# WHAT TO DO
Each line of the listing that contains the word "fundingchoicesmessages" is to be copied.

# RECORDS FOR THIS EXERCISE

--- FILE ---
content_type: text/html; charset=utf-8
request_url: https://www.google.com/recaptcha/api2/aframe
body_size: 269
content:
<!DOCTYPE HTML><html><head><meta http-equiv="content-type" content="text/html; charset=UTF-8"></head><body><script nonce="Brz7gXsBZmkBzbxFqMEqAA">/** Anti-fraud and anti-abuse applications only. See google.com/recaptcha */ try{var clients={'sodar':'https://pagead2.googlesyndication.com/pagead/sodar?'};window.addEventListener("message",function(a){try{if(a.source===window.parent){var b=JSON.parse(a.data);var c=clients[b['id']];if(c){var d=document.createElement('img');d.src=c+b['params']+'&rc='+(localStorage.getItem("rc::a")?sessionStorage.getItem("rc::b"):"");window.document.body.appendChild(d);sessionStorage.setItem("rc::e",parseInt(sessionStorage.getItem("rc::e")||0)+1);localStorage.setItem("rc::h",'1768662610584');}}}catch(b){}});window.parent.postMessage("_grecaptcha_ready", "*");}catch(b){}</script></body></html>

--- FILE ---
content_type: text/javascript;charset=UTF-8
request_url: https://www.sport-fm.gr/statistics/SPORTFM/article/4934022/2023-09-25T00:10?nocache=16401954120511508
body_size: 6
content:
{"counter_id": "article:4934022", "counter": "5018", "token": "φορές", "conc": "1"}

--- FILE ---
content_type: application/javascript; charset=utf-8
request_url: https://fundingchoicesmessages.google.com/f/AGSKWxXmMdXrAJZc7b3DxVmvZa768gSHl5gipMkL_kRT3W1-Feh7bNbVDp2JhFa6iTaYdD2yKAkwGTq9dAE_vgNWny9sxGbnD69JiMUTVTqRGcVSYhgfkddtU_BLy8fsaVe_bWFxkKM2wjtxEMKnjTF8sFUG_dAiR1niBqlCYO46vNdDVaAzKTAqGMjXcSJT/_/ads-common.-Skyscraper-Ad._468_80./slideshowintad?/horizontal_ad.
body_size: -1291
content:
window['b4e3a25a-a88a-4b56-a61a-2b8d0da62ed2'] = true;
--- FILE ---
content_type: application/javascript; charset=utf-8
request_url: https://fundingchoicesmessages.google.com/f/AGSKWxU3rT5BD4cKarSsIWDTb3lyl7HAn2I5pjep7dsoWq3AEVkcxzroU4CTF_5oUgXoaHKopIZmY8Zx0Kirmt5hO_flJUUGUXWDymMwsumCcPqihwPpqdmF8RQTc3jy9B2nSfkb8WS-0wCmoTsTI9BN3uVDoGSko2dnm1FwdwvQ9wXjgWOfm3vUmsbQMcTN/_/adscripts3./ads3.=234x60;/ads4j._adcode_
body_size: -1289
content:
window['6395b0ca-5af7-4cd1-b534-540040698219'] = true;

# ANSWER FOR THIS EXERCISE
request_url: https://fundingchoicesmessages.google.com/f/AGSKWxXmMdXrAJZc7b3DxVmvZa768gSHl5gipMkL_kRT3W1-Feh7bNbVDp2JhFa6iTaYdD2yKAkwGTq9dAE_vgNWny9sxGbnD69JiMUTVTqRGcVSYhgfkddtU_BLy8fsaVe_bWFxkKM2wjtxEMKnjTF8sFUG_dAiR1niBqlCYO46vNdDVaAzKTAqGMjXcSJT/_/ads-common.-Skyscraper-Ad._468_80./slideshowintad?/horizontal_ad.
request_url: https://fundingchoicesmessages.google.com/f/AGSKWxU3rT5BD4cKarSsIWDTb3lyl7HAn2I5pjep7dsoWq3AEVkcxzroU4CTF_5oUgXoaHKopIZmY8Zx0Kirmt5hO_flJUUGUXWDymMwsumCcPqihwPpqdmF8RQTc3jy9B2nSfkb8WS-0wCmoTsTI9BN3uVDoGSko2dnm1FwdwvQ9wXjgWOfm3vUmsbQMcTN/_/adscripts3./ads3.=234x60;/ads4j._adcode_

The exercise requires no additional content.